Task to complete: Pick out each line of the material below that contains the word "tall", and copy those lines. Case counts.

Data section:
━━━━━━━━
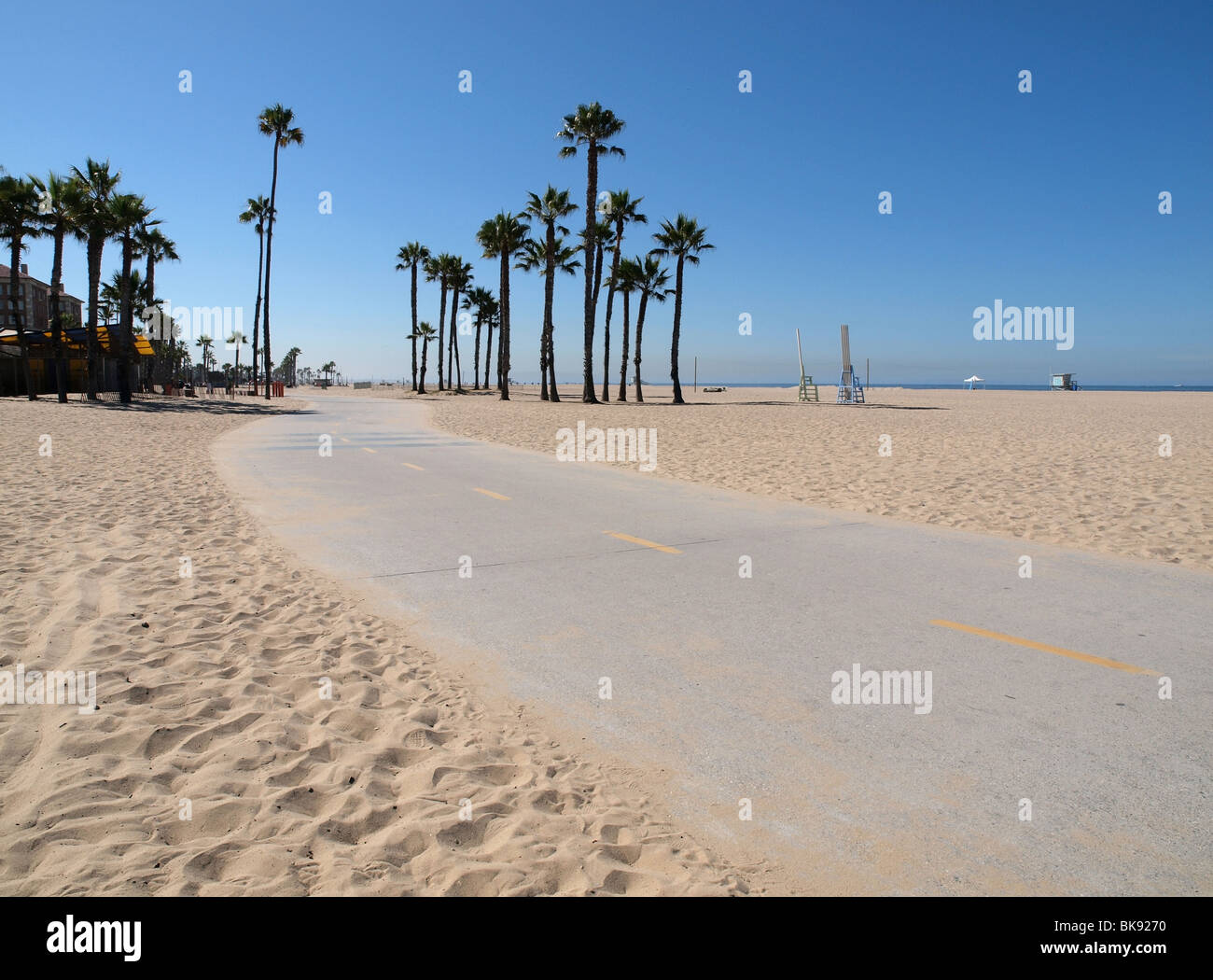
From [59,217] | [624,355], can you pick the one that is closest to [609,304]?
━━━━━━━━
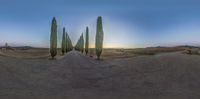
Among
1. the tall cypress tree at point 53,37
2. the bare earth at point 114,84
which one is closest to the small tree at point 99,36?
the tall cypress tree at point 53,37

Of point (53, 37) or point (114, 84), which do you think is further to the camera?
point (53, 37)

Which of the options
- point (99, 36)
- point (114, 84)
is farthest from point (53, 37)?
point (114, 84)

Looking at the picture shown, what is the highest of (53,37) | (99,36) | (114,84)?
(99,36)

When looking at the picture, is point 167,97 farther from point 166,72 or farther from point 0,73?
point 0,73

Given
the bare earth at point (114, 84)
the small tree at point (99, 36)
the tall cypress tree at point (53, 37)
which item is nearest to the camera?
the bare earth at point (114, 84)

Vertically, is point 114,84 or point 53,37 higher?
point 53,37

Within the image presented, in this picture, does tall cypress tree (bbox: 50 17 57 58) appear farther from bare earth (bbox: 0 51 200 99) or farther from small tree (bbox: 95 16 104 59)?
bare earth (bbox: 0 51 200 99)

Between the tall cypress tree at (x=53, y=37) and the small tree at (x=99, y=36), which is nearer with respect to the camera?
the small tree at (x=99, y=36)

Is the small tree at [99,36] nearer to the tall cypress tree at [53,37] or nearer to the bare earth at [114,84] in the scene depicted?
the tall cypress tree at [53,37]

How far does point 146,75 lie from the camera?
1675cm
━━━━━━━━
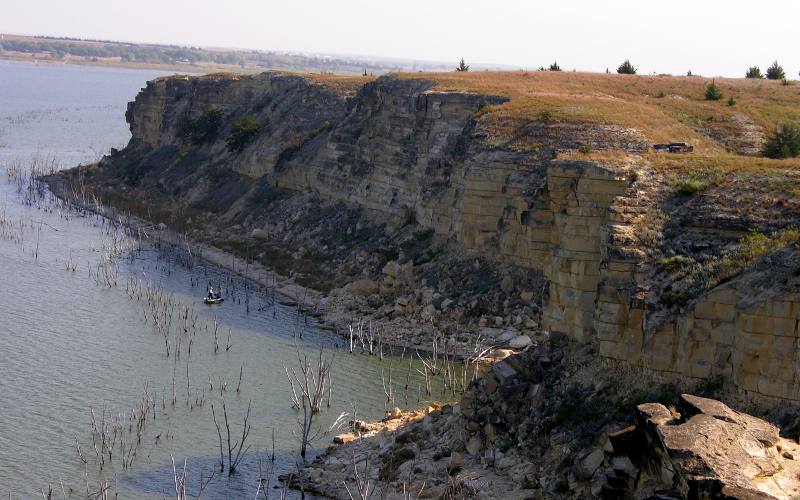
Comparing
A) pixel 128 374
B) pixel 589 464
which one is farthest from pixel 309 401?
━━━━━━━━
Solved exercise:
1. the tall cypress tree at point 53,37
the tall cypress tree at point 53,37
the tall cypress tree at point (53, 37)
Within the image presented, in this picture, does tall cypress tree (bbox: 50 17 57 58) appear farther from bare earth (bbox: 0 51 200 99) or farther from small tree (bbox: 95 16 104 59)?
Between the tall cypress tree at (x=53, y=37) and the small tree at (x=99, y=36), which is nearer with respect to the camera?
Is the small tree at [99,36] nearer to the tall cypress tree at [53,37] or nearer to the bare earth at [114,84] in the scene depicted?
the tall cypress tree at [53,37]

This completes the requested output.